ViDove / evaluation /scores /multi_scores.py
JiaenLiu
parse fix
fb908a6
from comet import download_model, load_from_checkpoint
from sacrebleu.metrics import BLEU, CHRF, TER
from scores import LLM_eval
# import LLM_eval
class multi_scores:
def __init__(self, source_lang="en", target_lang="zh", domain="starcraft 2") -> None:
self.comet_model = load_from_checkpoint(download_model("Unbabel/wmt22-comet-da"))
self.bleu_model = BLEU(tokenize=target_lang)
self.LLM_model = LLM_eval.init_evaluator(source_lang=source_lang, target_lang=target_lang, domain=domain)
# self.score = {}
def __preprocess(self, src:str, mt:str, ref:str) -> dict:
# remove the space in the beginning and end of the sentence\
src = src.strip()
mt = mt.strip()
ref = ref.strip()
print(src, mt, ref)
return {'src':src, 'mt':mt, 'ref':ref}
# The function to get the scores
# src: orginal sentence
# mt: machine translation
# ref: reference translation
def calculate_comet_llm(self, src:str, mt:str, ref:str) -> dict:
# preprocess the input
src, mt, ref = self.__preprocess(src, mt, ref)
comet_score = self.comet_model.predict([{"src":src, "mt":mt, "ref":ref}], batch_size=8, gpus=0).scores[0]

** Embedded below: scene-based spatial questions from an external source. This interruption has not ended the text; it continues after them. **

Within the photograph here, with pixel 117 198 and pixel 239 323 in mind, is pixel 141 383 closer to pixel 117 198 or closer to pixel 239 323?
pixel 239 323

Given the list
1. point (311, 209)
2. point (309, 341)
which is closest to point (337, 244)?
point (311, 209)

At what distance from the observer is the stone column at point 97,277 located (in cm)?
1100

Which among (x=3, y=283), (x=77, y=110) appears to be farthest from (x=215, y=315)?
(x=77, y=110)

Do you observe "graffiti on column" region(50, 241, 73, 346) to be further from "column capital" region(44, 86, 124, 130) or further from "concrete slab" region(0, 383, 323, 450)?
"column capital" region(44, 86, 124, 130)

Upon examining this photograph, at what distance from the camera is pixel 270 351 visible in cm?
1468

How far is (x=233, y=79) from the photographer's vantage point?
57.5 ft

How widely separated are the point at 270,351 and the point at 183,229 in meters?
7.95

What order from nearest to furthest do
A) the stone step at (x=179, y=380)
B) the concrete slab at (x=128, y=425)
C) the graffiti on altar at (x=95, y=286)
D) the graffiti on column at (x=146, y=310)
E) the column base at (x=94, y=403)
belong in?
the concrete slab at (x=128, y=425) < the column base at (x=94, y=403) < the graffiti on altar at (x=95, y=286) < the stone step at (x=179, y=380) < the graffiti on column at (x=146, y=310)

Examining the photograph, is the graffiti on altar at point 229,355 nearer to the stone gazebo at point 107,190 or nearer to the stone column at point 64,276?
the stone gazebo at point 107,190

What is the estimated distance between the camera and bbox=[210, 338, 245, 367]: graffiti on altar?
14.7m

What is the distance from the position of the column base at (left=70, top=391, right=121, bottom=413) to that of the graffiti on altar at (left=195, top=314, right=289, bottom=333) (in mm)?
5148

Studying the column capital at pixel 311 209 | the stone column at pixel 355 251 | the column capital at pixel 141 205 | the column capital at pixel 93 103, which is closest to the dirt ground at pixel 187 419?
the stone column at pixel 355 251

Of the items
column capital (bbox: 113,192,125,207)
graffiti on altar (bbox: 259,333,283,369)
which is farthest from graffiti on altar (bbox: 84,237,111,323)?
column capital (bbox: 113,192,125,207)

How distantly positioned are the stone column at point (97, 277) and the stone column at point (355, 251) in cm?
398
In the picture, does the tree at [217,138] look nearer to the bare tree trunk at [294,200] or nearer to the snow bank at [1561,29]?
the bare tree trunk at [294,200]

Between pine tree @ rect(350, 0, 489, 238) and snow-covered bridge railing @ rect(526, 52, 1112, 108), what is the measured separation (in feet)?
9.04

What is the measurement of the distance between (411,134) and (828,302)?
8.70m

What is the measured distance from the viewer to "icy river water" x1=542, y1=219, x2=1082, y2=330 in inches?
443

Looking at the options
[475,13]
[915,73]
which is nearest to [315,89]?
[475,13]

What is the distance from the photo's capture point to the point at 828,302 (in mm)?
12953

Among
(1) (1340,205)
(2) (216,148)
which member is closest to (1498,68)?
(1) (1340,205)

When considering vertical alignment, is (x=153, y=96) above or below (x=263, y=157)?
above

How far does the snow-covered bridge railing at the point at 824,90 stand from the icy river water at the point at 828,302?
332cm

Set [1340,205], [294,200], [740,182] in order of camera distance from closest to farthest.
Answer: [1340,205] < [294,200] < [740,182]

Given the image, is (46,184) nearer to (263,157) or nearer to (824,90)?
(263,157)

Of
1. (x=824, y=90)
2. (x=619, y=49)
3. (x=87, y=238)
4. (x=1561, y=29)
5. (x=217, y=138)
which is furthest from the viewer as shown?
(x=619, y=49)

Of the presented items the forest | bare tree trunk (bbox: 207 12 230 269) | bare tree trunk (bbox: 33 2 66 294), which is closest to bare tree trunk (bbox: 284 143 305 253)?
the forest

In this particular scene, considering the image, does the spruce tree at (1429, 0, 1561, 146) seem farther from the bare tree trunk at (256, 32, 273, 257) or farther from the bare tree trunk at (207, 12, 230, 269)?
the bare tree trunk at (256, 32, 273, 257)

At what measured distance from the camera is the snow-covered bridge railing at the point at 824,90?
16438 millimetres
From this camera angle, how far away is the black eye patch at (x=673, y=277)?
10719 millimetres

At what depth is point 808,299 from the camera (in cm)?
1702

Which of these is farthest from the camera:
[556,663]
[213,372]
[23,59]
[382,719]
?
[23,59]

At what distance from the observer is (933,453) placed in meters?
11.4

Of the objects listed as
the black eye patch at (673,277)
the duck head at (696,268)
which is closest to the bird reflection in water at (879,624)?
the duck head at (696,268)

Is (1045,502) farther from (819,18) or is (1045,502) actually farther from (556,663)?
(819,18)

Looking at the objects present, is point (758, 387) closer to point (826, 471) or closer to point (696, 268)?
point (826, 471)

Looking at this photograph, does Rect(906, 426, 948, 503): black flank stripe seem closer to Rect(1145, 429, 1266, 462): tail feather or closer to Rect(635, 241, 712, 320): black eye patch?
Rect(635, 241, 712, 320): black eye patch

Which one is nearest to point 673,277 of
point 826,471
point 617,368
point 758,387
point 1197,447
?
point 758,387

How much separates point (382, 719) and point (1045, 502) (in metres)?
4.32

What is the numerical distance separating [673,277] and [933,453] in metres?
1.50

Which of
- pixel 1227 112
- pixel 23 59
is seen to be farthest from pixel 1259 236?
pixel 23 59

# bleu_score = self.bleu_model.corpus_score([mt], [ref]).score
llm_acc, llm_completeness = LLM_eval.evaluate_prediction(src, ref, mt, self.LLM_model)
return {'comet_score':comet_score, 'llm_score':llm_acc[0], 'llm_explanation': llm_acc[1]}
# self.score['bleu_score'] = bleu_score
# self.score['comet_score'] = comet_score
# self.score['llm_score'] = llm_score
# self.score['llm_explanation'] = llm_explanation
def calculate_bleu(self, mts:list, refs:list) -> dict:
# src, mt, ref = self.__preprocess(src, mt, ref)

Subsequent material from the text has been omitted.